2. Dispositif selon la revendication 1, caractérisé en ce qu'il comprend une pluralité de tubes, lesdits tubes étant destinés à être placés dans
le sol.
3. Dispositif selon l'une quelconque des revendications 1 et 2, caractérisé en ce que lesdits éléments mobiles d'obturation sont des manchettes entourant ledit tube et
réalisées en un matériau élastiquement déformable sous l'effet de la pression du liquide.
4. Dispositif selon l'une quelconque des revendications 1 à 3, caractérisé en ce que chaque organe gonflable est constitué par une paroi déformable réalisée en métal
ou en matériau synthétique.
5. Dispositif selon l'une quelconque des revendications 1 à 4, caractérisé en ce que lesdits moyens formant tubulure comprennent une conduite dont la deuxième extrémité
est obturée et munie de trous à proximité de ladite deuxième extrémité, les deux moyens
commandables d'obturation étant disposés de part et d'autre desdits trous.
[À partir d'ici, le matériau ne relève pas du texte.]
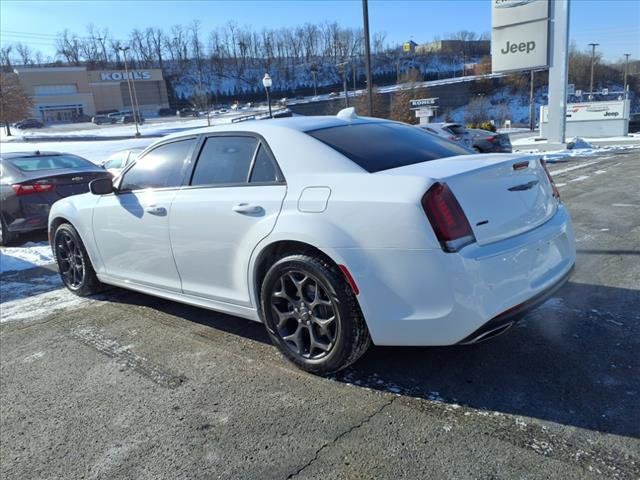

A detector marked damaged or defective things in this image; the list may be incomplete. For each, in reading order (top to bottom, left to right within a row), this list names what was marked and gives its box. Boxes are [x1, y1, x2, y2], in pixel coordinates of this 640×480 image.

pavement crack [284, 394, 396, 480]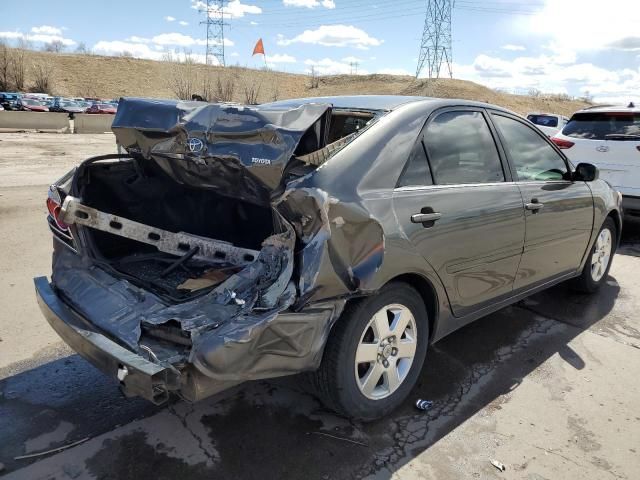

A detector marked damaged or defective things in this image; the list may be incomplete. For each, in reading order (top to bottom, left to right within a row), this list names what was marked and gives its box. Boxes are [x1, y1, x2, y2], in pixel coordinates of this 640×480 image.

broken tail light lens [46, 196, 69, 232]
torn sheet metal [111, 98, 330, 205]
cracked asphalt [1, 132, 640, 480]
damaged gray sedan [33, 95, 620, 418]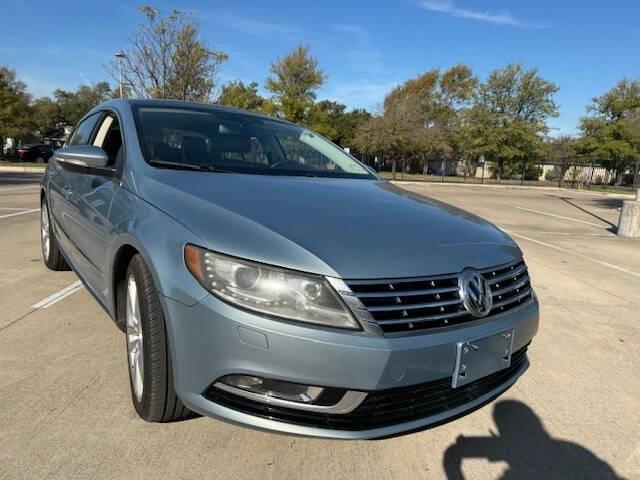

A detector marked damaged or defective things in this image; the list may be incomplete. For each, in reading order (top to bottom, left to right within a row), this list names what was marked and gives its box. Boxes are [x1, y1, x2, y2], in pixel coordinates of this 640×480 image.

missing front license plate [450, 328, 516, 388]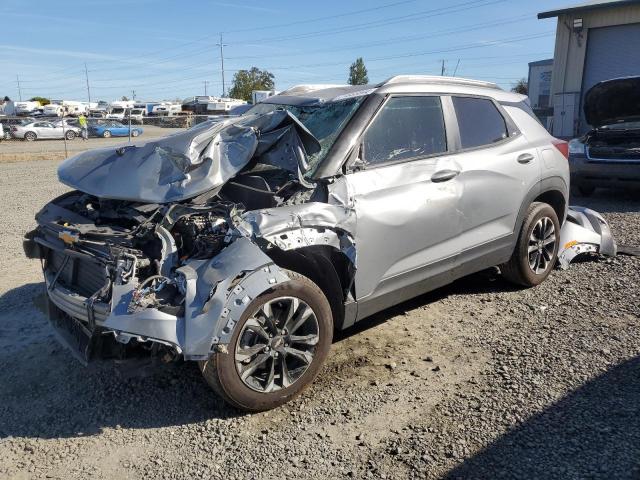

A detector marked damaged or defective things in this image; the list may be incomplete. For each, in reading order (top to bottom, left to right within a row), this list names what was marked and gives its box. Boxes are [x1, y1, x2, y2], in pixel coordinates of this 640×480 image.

crushed front hood [57, 110, 320, 202]
torn metal panel [57, 110, 320, 202]
shattered windshield [245, 95, 364, 174]
crushed front hood [584, 76, 640, 127]
damaged silver suv [23, 77, 568, 410]
torn metal panel [556, 204, 616, 268]
crumpled fender [556, 204, 616, 268]
detached bumper piece [556, 206, 616, 270]
broken front bumper [25, 235, 290, 364]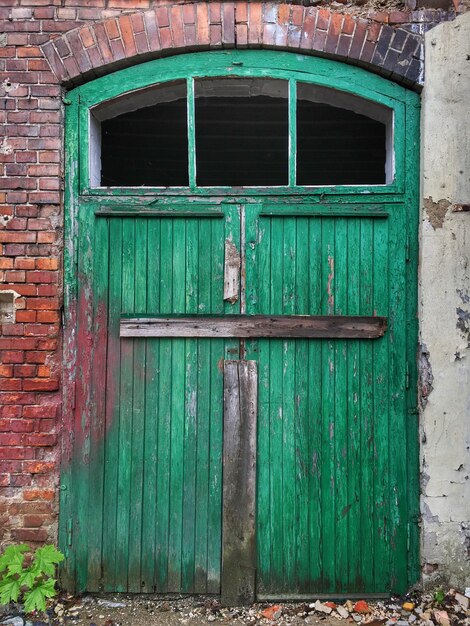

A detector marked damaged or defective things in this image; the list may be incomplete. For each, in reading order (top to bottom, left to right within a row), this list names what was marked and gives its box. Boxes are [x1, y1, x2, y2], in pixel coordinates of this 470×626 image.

broken window pane [98, 79, 189, 185]
broken window pane [195, 77, 290, 185]
broken window pane [298, 81, 390, 183]
peeling paint [422, 196, 452, 228]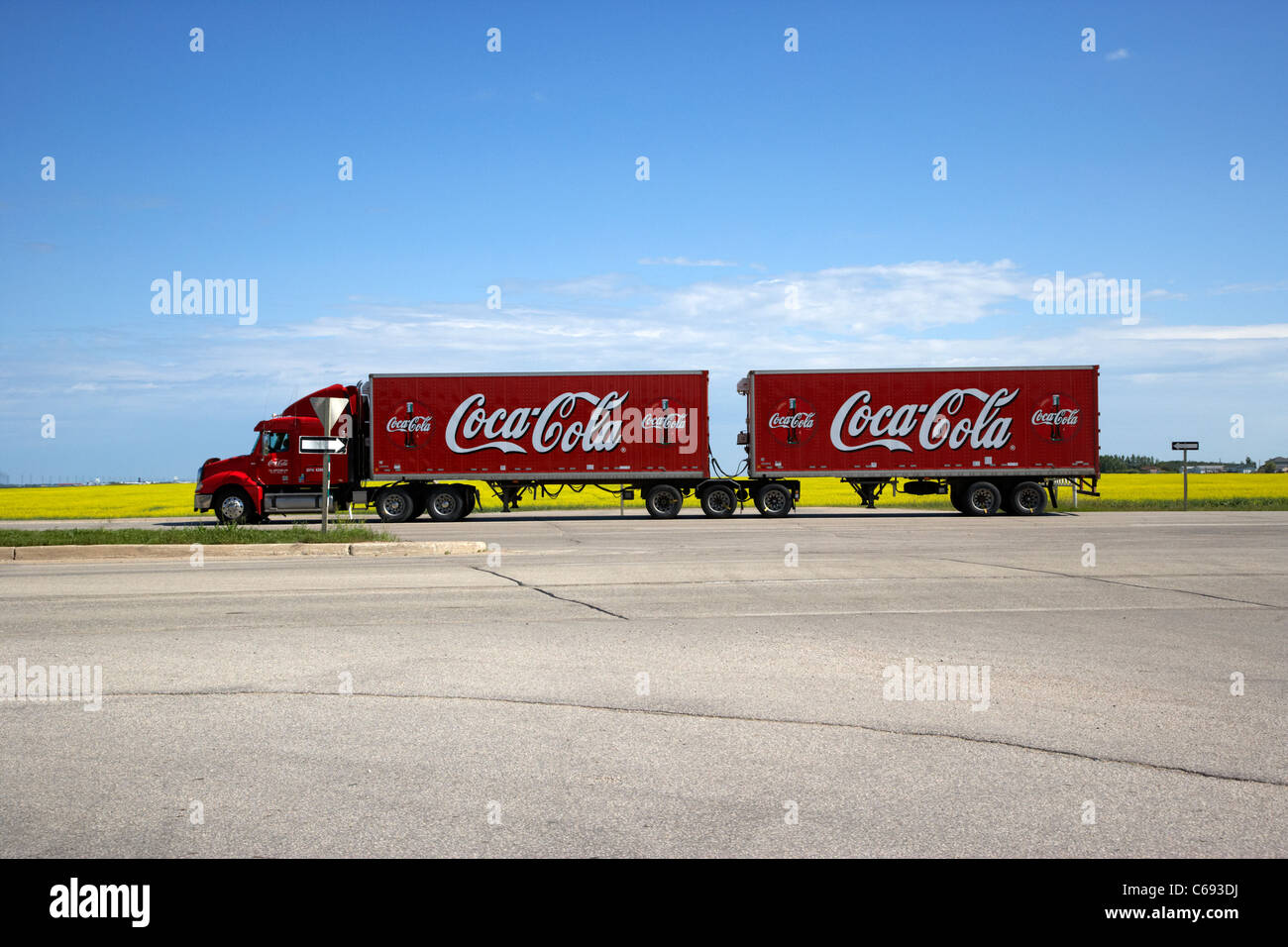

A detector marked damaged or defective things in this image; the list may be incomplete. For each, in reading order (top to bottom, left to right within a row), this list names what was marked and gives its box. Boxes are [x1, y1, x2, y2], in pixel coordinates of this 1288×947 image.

crack in asphalt [471, 562, 625, 623]
crack in asphalt [93, 690, 1288, 793]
6. Dispositif selon la revendication 5, caractérisé en ce que chaque moyen commandable d'obturation est constitué par un élément gonflable entourant
ladite conduite, chaque élément gonflable étant apte, à l'état expansé, à obturer
ledit tube.
7. Dispositif selon la revendication 6, caractérisé en ce que les deux éléments gonflables sont alimentés en fluide sous pression par un conduit
annulaire entourant ladite conduite.
8. Dispositif selon la revendication 6, caractérisé en ce que les deux éléments gonflables sont alimentés en fluide sous pression par une conduite
parallèle à ladite conduite.
9. Dispositif selon l'une quelconque des revendications 1 à 8, caractérisé en ce que ledit tube ou chaque tube comprend en outre des séries d'orifices disposés entre
lesdites séries d'orifices associées aux organes gonflables.
10. Application du dispositif selon l'une quelconque des revendications 1 à 9 à la correction
du profil d'un remblai, caractérisée en ce que lesdits tubes sont disposés dans le remblai sensiblement parallèlement les un aux
autres et sensiblement perpendiculairement à la direction du remblai.
11. Application du dispositif selon l'une quelconque des revendications 1 à 9 à la composition
des mouvements de sol dus à la réalisation d'un ouvrage souterrain, caractérisée en ce que le ou lesdits tubes sont disposés dans des forages inclinés ou dirigés.